At about the same time, another group of fly fishers felt
there were far too many inept and neophyte types causing
irreparable harm to the remaining trout fishery. Too many
fish being gut hooked and if released, done so with no
regard to the well being of the trout. In an effort to
curb this reckless practice they lobbied for a regulation
to be applied to some of the more fragile 'Blue-Ribbon'
sections of a couple test streams to see if it would make
the necessary difference between being able to fish or not.
The information about both of these events did not surface
to most of the general public as it was all done with an
eye to determining results to be used in further study.

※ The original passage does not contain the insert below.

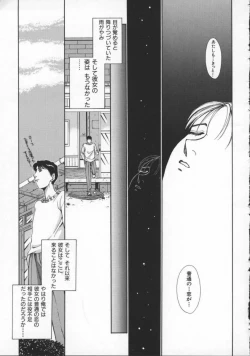 Page 129 of Innocent Age 3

It came as a complete surprise when it was brought out
of committee, to the floor, voted on, passed and was
signed into law last Thursday.
The fee to apply for testing will be held at twenty dollars
for the next three years and will be divided equally between
the testers and the Fish and Game Department. A special light
blue 'patch' will be provided along with a certificate upon
completion of, and passing of, the fairly stringent 'Fly-Fishing'
F&G field officers will be furnished with a list of flies
considered by the State to qualify as 'Dry Flies' and the
details will be listed in the next printing of the F&G
regulations, be sure to check page 27, item 'M',
Some of the finer details at this time which will be
implemented are: no 'blind' casting of attractor flies,
casting only upstream, casting only to 'rising' fish,
if a fish gets more than fifteen feet downstream from
the angler it must be immediately broken off by either
cutting the line or jerking severely on it, no 'shadow'
casting as it annoys fish and is considered as 'harassing'
Of course, as you all know, the old management tool of
'Catch & Release' has finally been abandoned as it was
proven that a very high percentage of fish were in fact
killed and it was better for the fishery to adopt the
European form of 'Catch & Kill' as it had less impact
on the actual numbers of fish harmed, therefore, all
fish caught count against the yearly aggregate limit
of three fish and must be kept upon landing and duly
recorded in the provided ledger (in ink).
That seems to be how it will be for the opening day of
2020. We have come a long way in the management of our
resources and I think we all owe a great debt of gratitude
to those worked so long and hard to give us the privilege
of enjoying our marvelous fly-fishing heritage.